__Given request__. Copy out the items word for word, starting at the line containing "How far are" and continuing through the last line of the items, both included.

___ Given entries ___

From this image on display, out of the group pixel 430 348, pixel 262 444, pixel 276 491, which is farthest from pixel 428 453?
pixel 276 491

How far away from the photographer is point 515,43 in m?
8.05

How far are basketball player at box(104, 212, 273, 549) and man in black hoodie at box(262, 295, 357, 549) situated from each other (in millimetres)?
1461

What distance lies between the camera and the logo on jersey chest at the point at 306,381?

___

__Reply to the task__.
How far are basketball player at box(104, 212, 273, 549) and man in black hoodie at box(262, 295, 357, 549) situated from each other (in millimetres)?
1461

What distance lies between the camera and the logo on jersey chest at the point at 306,381?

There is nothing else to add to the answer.